During this period the pan yard was transformed from what used to be called the aquarium to the Pan Palais that exists today. Rae Samuel had this to say: “I had heard of Scobie but did not know him in the times I used to inhabit Paramount. 

It was when I was brought into the Management committee of Southern Marines that I got to know him; first as one of the organisers of the Talent Expression and our Emancipation Day celebrations and eventually as the resident 'paparazzi' of Southern Marines. Later on I would learn of his contributions to Marabella, South Trinidad/Tobago as a cultural warrior, working class leader, fund raiser and political maestro.

He was not of any of the Parties but dealt with all of them. I marvelled at how some of them came to 'bring greetings' and how mayors, Ministers, other petty officials left our offices upstairs with their plans awry and their faces screwed up. The one political person for whom he always had appreciation and respect was Sister Joanne Yuille Williams, whatever their differences. My memory of him will always be of this physically big brother, totally African conscious, writing, speaking, organizing for others whether it was through the Marines Foundation, Pan Trinbago, community groups, the New York Connections. A giant has fallen...” 

frying pholourie
Scobie was an all-rounder. He was not only a trade unionist, political and community activist, a Steelband leader par excellence. Scobie enjoyed life to the fullest. He was an excellent dancer. He had a beautiful voice and sang in the Petrotrin choir. He also composed calypsos and Southern Marines played one of his compositions Panman’s Cry in the Panorama competition.  he was a fierce defdender of the canboulay tradition of carnival and tirelessly warned us of the  growing dominance of the mardi gras of the national festival.

He practised the Orisa tradition but embraced all the people's traditions that make up this cultural mosaic we call Trinidad & Tobago. He considered himself the greatest saheena and pholourie maker and could often be seen at functions in the Pan Palais frying down the delicacies. 

He was a prolific writer. For decades he would write letters to the editor and of late he was one of the more prolific correspondents, having his writings published online whether through the website and Facebook pages of the National Workers Union, Southern Marines Facebook page and other online sites.

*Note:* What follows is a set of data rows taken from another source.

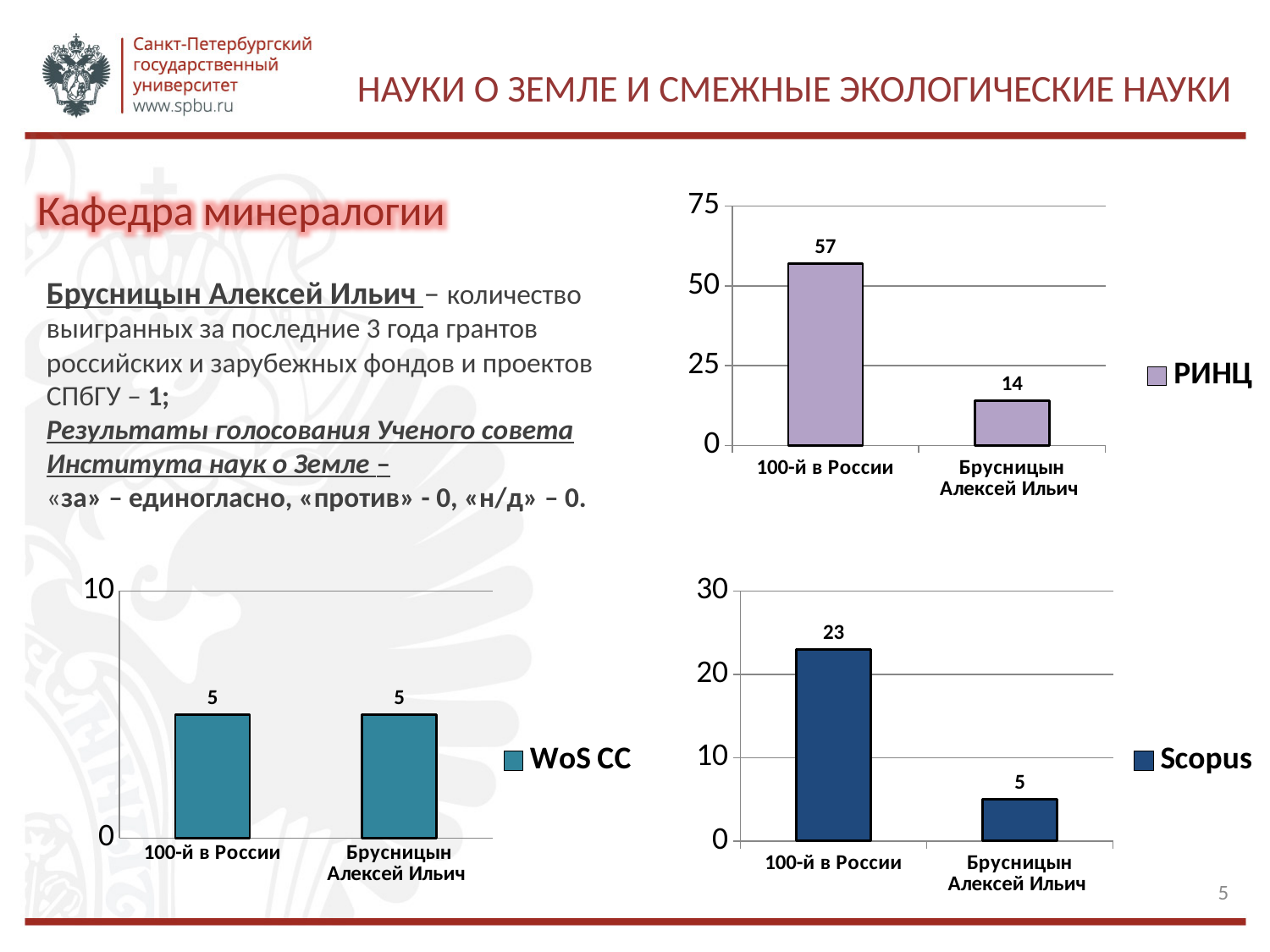
In the РИНЦ chart (top right), what is the value for Брусницын Алексей Ильич? 14 In the Scopus chart (bottom right), what is the value for Брусницын Алексей Ильич? 5 In the РИНЦ chart (top right), what is the value for 100-й в России? 57 In the Scopus chart (bottom right), what is the value for 100-й в России? 23 In the Scopus chart (bottom right), which category has the highest value? 100-й в России In the WoS CC chart (bottom left), is the value for 100-й в России greater or less than the value for Брусницын Алексей Ильич? equal How many categories are shown in the Scopus chart (bottom right)? 2 In the WoS CC chart (bottom left), what is the value for Брусницын Алексей Ильич? 5 In the РИНЦ chart (top right), what is the difference between the value for 100-й в России and the value for Брусницын Алексей Ильич? 43 In the РИНЦ chart (top right), is the value for 100-й в России greater or less than 50? greater In the Scopus chart (bottom right), what is the difference between the two bars? 18 What type of chart is the WoS CC chart (bottom left)? bar chart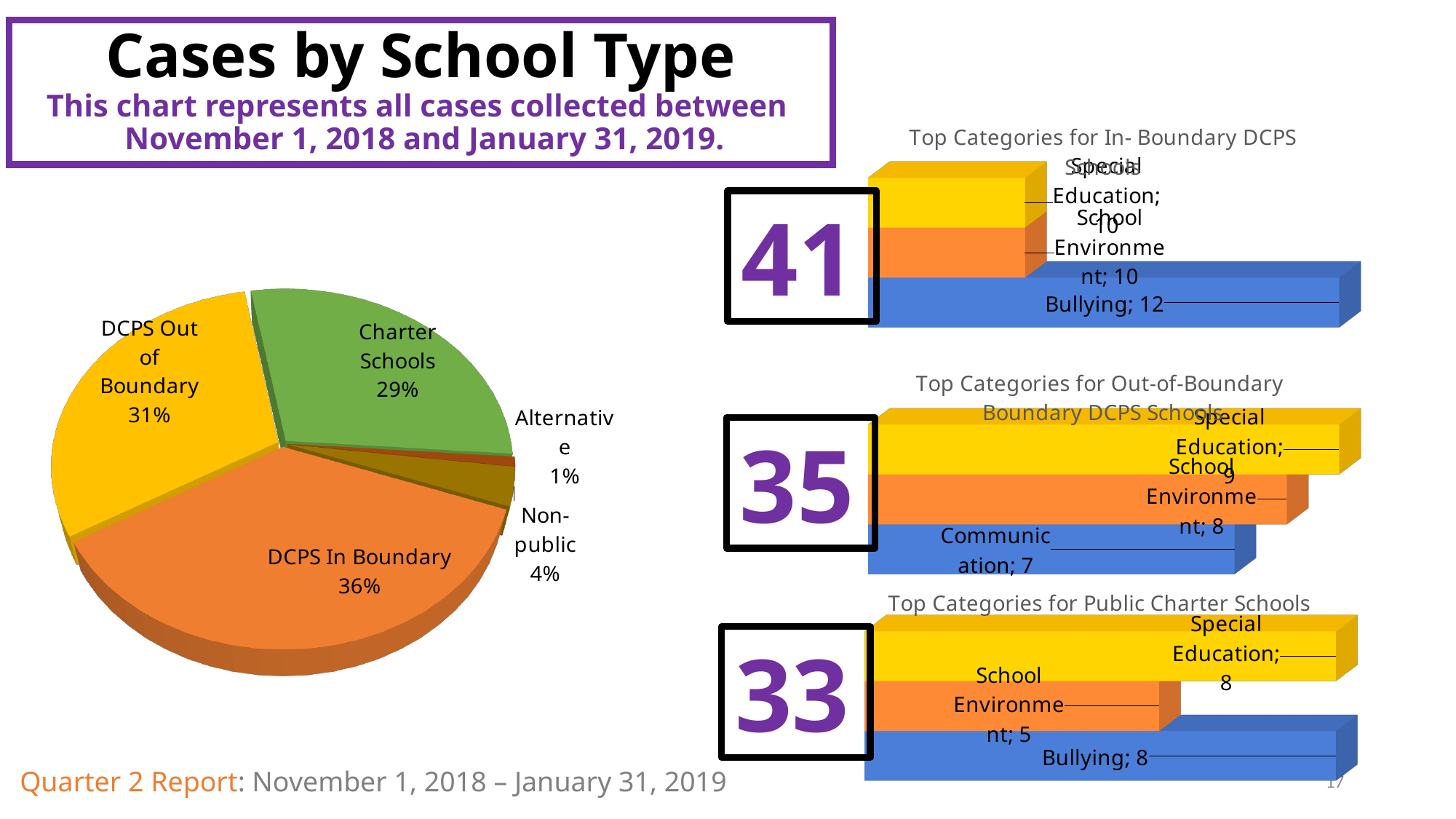
In the 'Top Categories for Public Charter Schools' chart, what is the value for School Environment? 5 In the pie chart on the left, how many school types (slices) are shown? 5 In the 'Top Categories for In-Boundary DCPS Schools' chart, which category has the highest value? Bullying What kind of chart is 'Top Categories for Public Charter Schools'? Bar chart In the pie chart on the left, which school type has the largest share of cases? DCPS In Boundary In the pie chart on the left, which school type has the smallest share of cases? Alternative What kind of chart is the chart on the left showing cases by school type? Pie chart In the pie chart on the left, what is the difference in percentage points between DCPS Out of Boundary and Charter Schools? 2 In the 'Top Categories for In-Boundary DCPS Schools' chart, what is the value for Bullying? 12 In the 'Top Categories for Out-of-Boundary DCPS Schools' chart, which is larger, Special Education or School Environment? Special Education In the 'Top Categories for Out-of-Boundary DCPS Schools' chart, what is the value for Communication? 7 In the pie chart on the left, what share of cases is DCPS In Boundary? 36%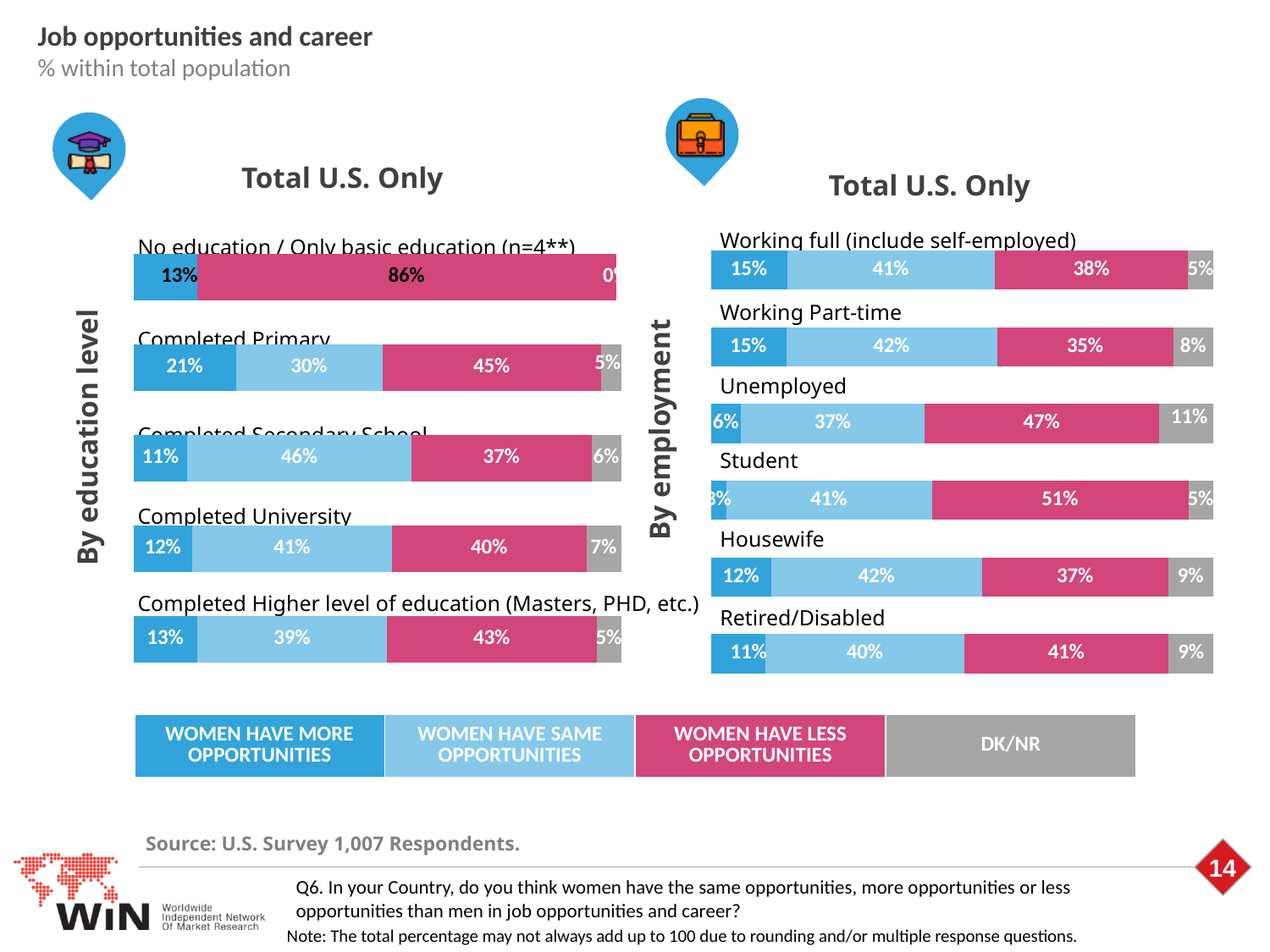
In the 'By education level' chart, what percentage of Completed Primary respondents say women have more opportunities? 21% In the 'By employment' chart, what is the DK/NR value for Housewife? 9% In the 'By employment' chart, which category has the highest share saying women have less opportunities? Student How many series does the legend list? 4 In the 'By education level' chart, what is the total of the Completed Secondary School bar? 100% In the 'By education level' chart, which category has the highest share saying women have the same opportunities? Completed Secondary School In the 'By employment' chart, what percentage of Unemployed respondents say women have less opportunities? 47% How many employment categories are shown in the 'By employment' chart? 6 What kind of chart is used on this slide? Stacked bar chart In the 'By education level' chart, for Completed Higher level of education, which is larger: 'women have same opportunities' or 'women have less opportunities'? Women have less opportunities In the 'By education level' chart, which category has the lowest share saying women have the same opportunities? No education / Only basic education In the 'By employment' chart, for Working Part-time, what is the difference between the 'women have same opportunities' and 'women have less opportunities' values? 7 percentage points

We say farewell to you big brother. We are pleased that we were able to celebrate your seventieth birthday last year and that you were able to visit your beloved Africa. We are saddened that we cannot mark your transition in a manner that befits your contribution to your home land, because of the restrictions inflicted upon us by the corona virus. But this, too, shall pass and when it does we will celebrate your having walked amongst us: a giant among men; one who served his people out of love and commitment; one who has now united with the ancestors in this never-ending spiral of coming into being and going out of being.  The great West indian poet Martin Carter said: 

"...only where our footprints end can tell
whether the journey was an old advance or a new retreat"

it is up to us to ensure that your journey never ends in retreat. Walk tall, my brother, walk strong!